Smith, 57, who represented southeast Queens in the Senate for 14 years and served as the Democratic majority leader, was also found guilty of extortion for his role in obtaining state funding for a real estate project in exchange for cash bribes. In addition, Tabone, 48, was convicted of witness tampering when he attempted to persuade the now late Queens County Republican Party Chairman Philip Ragusa not to testify against him.
The two were convicted after a four-week jury trial before U.S. District Judge Kenneth Karas in White Plains. The jurors reached their decision after a few hours.
Former City Councilman Dan Halloran, a Republican from northeast Queens, was originally tried with Smith and Tabone, but his trial continued after the judge declared a mistrial for the other defendants. Halloran, 42, was found guilty of conspiracy, wire fraud and bribery and is awaiting sentencing on March 2.
“It was under very difficult circumstances to try this case and we will be appealing this verdict,” said Gerald Shargel, Smith’s attorney.
The trial centered on Smith’s bid to win the Republican line in the 2013 city mayoral race through what prosecutors described as a series of bribes.
Testimony uncovered Smith’s participation in two overlying criminal schemes as he tried to corner votes for the Wilson-Pakula certificate, which allows any party member to run on a different party plebiscite after a committee vote.
Court documents showed that Smith authorized $110,000 in cash bribes to pay off Republican party leaders, including Tabone. Smith also influenced the funneling of almost $500,000 in state transportation funding to a real estate project proposed by the undercover agent and witness Moses Stern for a development in Spring Valley in exchange for paying the bribes on Smith’s behalf.
Smith authorized the undercover agent and Stern to meet Tabone and Joseph Savino, chairman of the Bronx County Republican Party, who pleaded guilty last year to bribery, and other party leaders. Court records brought to light that during the meeting Tabone and Savino accepted cash bribes. In exchange for his efforts in negotiating the bribes,Halloran accepted $15,500 as a down payment on a “broker’s” fee of at least $75,000 and expected to be appointed first deputy mayor if Smith was elected mayor, testimony showed.

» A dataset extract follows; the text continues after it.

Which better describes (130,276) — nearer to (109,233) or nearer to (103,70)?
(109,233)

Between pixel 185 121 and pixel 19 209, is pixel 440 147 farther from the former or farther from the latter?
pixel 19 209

“Although we respect the voice of the jury, we are very disappointed in the outcome of the trial. We believe that the evidence was insufficient to prove that our client participated in any bribery scheme. In fact, his words on the tape indicated the very opposite,” said Tabone’s attorney Samuel Braverman, who will also file a motion for a new trial in addition to appealing the verdict.
The four-week federal corruption trial was subject to a few mishaps: one mistrial due to delayed evidence, weather delays, and one sick juror, along with hours of audio and video recordings.
“My prayers are with the Smith family as they deal with this ordeal and I am saddened by this turn of events,” said state Sen. Leroy Comrie, who defeated Smith in his re-election bid last fall. “Public corruption is unacceptable and our community demands more accountability and transparency.”
Smith and Tabone were scheduled to be sentenced by Karas July 1.